By Atul Prakash - Analysis
LONDON (Reuters) - Europe’s central banks are again likely to sell less gold this year than an agreed annual limit of 500 tonnes, despite a pick up in recent weeks, analysts say.
And there are mixed views on whether the banks would agree to another five-year pact after two such agreements, which began in 1999 to regulate bullion sales by the 15 signatories.
The pace has risen in the recent past due to higher sales by Spain’s central bank, but total selling during the current year, which ends in September, is estimated between 380 and 420 tonnes, against 396 tonnes last year and 497 tonnes in 2004-05.
The weekly average sales have more than doubled to about 12 tonnes in the last 10 weeks from nearly five tonnes in the first 24 weeks of the third year of the Central Banks Gold Agreement (CBGA), mainly due to 80 tonnes sales by Spain in March and April. Total sales by all banks now stand at around 250 tonnes.
The Austrian central bank said on Thursday it sold 14 tonnes of gold from its reserves in 2006.
“Overall, CBGA sales are most unlikely to be maintained at this recent rate. However, we could end the agreement year a bit above 400 tonnes, rather than at or below the level,” Philip Klapwijk, chairman of metals consultancy GFMS Ltd, said.
Analysts said that probably a few banks were in a hurry to sell to maintain the ratio of gold in their total reserves, but most others would go ahead with their announced plans.
Gold’s share in the reserves of central banks has risen in the past years due to a sharp rise in gold prices and a drop in foreign exchange reserves at some central banks following their current account trade deficits, analysts said.
Gold XAU= surged to a 26-year high of $730 an ounce in May last year and was down at $656.15/656.65 an ounce by 0822 GMT
on Thursday. The price has more than doubled in the past five years.
“At the current rate, they would not reach the allowance but would sell approximately 380 tonnes,” said Suki Cooper, precious metals analyst at Barclays Capital.
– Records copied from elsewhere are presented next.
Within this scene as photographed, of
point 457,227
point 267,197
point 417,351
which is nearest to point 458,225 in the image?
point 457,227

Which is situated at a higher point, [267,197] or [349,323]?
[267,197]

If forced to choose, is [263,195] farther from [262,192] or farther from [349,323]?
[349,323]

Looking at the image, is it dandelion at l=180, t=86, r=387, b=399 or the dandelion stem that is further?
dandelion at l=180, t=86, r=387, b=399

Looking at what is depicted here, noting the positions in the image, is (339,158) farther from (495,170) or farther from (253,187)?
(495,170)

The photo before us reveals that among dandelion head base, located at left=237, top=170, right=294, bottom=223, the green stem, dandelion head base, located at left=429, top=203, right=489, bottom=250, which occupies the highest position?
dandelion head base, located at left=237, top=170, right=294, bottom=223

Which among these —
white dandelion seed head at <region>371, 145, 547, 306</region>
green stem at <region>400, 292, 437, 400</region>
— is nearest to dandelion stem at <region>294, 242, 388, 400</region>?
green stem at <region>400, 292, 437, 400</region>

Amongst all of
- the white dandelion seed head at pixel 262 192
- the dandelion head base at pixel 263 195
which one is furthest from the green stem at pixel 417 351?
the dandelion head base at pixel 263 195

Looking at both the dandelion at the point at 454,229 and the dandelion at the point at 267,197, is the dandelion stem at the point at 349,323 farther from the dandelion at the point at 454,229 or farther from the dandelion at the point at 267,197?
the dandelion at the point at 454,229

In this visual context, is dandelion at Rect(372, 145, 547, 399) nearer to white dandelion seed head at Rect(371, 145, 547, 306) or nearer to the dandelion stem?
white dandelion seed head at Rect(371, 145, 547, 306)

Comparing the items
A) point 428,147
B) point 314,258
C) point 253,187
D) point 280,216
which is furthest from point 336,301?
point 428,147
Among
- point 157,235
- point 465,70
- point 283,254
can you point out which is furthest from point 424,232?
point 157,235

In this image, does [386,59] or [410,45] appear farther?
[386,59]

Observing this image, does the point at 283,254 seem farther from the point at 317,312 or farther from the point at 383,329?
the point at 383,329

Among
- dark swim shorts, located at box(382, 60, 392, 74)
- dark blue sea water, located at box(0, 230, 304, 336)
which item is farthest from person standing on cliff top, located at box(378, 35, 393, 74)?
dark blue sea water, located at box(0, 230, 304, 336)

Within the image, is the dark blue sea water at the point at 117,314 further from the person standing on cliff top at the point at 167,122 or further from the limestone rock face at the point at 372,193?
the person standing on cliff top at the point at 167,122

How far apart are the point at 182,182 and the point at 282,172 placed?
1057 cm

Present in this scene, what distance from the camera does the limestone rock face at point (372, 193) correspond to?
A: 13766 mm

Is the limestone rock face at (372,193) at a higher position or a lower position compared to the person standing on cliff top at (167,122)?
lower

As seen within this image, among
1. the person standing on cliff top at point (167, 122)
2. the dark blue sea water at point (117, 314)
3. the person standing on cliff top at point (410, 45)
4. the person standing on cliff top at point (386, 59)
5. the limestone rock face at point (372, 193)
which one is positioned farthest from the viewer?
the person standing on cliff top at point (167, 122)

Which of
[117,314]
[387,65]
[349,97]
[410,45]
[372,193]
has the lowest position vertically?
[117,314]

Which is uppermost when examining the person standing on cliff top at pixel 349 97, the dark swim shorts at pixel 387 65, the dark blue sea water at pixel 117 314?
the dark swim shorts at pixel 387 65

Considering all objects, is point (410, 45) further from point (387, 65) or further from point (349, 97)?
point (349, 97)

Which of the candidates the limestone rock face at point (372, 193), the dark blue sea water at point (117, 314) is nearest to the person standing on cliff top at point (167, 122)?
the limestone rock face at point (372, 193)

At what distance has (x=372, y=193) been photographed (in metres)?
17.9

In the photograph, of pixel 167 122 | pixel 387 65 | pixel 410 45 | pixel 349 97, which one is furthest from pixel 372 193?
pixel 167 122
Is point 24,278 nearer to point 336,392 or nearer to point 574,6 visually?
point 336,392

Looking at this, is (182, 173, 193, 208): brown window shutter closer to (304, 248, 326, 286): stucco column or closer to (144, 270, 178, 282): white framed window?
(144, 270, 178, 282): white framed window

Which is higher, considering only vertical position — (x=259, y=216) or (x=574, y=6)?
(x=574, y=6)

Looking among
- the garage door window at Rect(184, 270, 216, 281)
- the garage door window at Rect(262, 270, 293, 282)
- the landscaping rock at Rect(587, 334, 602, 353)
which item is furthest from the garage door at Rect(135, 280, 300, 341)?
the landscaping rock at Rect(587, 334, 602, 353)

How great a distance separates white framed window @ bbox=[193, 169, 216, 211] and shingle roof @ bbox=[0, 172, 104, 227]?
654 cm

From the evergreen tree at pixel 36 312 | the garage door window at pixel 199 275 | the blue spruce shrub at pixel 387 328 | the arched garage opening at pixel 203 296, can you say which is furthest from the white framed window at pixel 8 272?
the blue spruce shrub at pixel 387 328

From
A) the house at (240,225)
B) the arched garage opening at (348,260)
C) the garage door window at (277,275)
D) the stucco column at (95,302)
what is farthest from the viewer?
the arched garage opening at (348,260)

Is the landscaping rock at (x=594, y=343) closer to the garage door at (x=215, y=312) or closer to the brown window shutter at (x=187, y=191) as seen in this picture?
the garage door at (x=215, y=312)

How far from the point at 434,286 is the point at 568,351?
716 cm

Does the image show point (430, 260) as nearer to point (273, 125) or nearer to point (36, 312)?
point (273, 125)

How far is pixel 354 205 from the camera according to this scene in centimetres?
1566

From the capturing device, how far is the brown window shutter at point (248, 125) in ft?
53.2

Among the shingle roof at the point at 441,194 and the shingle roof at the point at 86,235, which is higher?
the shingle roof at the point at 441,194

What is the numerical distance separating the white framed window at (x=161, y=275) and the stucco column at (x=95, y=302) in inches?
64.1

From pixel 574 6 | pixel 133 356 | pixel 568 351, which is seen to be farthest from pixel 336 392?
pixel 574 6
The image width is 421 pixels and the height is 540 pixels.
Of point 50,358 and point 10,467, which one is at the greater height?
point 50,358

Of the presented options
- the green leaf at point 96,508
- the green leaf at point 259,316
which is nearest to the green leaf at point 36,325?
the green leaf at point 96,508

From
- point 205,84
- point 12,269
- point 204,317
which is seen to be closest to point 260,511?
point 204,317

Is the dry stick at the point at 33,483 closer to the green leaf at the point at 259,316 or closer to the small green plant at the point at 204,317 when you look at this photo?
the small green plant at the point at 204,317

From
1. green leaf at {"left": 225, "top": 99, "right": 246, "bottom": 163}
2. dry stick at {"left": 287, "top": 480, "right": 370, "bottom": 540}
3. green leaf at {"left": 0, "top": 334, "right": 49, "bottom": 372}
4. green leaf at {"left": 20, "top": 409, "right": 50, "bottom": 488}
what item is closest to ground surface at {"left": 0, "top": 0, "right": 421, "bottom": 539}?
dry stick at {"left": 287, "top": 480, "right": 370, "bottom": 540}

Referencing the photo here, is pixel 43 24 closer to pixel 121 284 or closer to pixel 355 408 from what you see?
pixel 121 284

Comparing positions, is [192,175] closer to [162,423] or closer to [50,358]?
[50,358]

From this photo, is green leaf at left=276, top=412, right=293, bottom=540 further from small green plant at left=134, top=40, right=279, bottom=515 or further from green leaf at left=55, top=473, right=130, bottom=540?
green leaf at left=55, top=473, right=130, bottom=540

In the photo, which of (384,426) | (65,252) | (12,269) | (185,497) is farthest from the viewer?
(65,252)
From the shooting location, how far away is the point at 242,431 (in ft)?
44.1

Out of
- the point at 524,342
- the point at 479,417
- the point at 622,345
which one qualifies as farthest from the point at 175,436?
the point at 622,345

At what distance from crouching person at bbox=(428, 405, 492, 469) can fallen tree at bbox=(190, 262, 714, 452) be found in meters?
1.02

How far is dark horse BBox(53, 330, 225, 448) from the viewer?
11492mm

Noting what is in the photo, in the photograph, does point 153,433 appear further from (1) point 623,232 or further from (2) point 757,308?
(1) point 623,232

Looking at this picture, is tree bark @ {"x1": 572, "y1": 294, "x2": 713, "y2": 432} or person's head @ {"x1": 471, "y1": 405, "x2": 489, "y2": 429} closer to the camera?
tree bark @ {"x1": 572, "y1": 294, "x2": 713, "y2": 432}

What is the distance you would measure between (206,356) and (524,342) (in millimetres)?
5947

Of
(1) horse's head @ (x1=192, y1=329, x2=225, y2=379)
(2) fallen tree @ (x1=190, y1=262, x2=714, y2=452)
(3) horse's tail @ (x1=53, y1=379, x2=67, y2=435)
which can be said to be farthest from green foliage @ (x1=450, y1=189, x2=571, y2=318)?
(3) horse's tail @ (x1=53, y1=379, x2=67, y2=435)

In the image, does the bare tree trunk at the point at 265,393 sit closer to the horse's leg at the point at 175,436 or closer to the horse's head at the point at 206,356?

There was a case for the European banks to have another pact after the end of the current agreement in 2009, but some banks might prefer an unrestricted sales environment, analysts said.
“I do think there will be another agreement, because if not, then it creates uncertainty again in the market,” said Stephen Briggs, economist at SG Corporate and Investment banking.
The pact was first negotiated eight years ago to stabilize prices when gold was languishing below $300, partly because of frequent central bank selling. The current pact, agreed in 2004, raised the limit on gold sales over five years to 2,500 tonnes from 2,000 tonnes in the 1999-2004 period.
“I personally expect they will (renew the pact), as it has for them neutralized what was a controversial issue, and the market has come to expect it. However, it might be on different terms,” said Matthew Turner, precious metals analyst at Virtual Metals.
Analysts said the European banks might need to have another round of selling after 2009 as the ratio of gold in their total reserves was still much higher than that of other banks despite selling more than 3,000 tonnes in the past eight years.
The 15 signatory banks now hold 12,850 tonnes of gold.
By March, Germany, the world’s second-largest gold holder, had 3,423 tonnes, nearly 63 percent of its total reserves, while France held 2,710 tonnes (57 percent), Italy 2,452 tonnes (66 percent) and Spain 417 tonnes (45 percent).
That compares with 1.2 percent of gold in China’s reserves, 1.8 percent in Japan and 2.6 percent in Australia.
“There is plenty of academic research that suggests a 10-15 percent weighing in gold. I have never seen a case made for 50 percent,” John Reade, head of metals strategy at UBS Investment Bank, said, referring to the ratio of gold in total reserves.
He said the banks might have found the agreement restrictive and would prefer, if possible, not to be controlled in any way.
“It would be a mistake not to have a central bank agreement in place. If there isn’t an agreement, the market would be free to speculate wildly about central bank selling again.”
Unlike previous occasions, gold prices have not fallen sharply despite heavy selling by central banks in the past weeks, as the market has discounted these sales, analysts said.
“The market is used to central bank sales at the levels of recent years, but it still takes a lively interest in what central banks are doing and their actions can have an effect on sentiment,” said Jill Leyland, economic adviser to the World Gold Council, an industry-funded organization.
Gold prices have fallen about four percent in the past one month on a rise in the dollar and central bank gold sales.
“The market has adjusted to the increased supply from the standpoint that prices aren’t tanking. The more and more they sell now without the price getting hurt too badly, the less and less they will be able to affect the price in future,” said Neal Ryan, director of economic research at Blanchard & Co.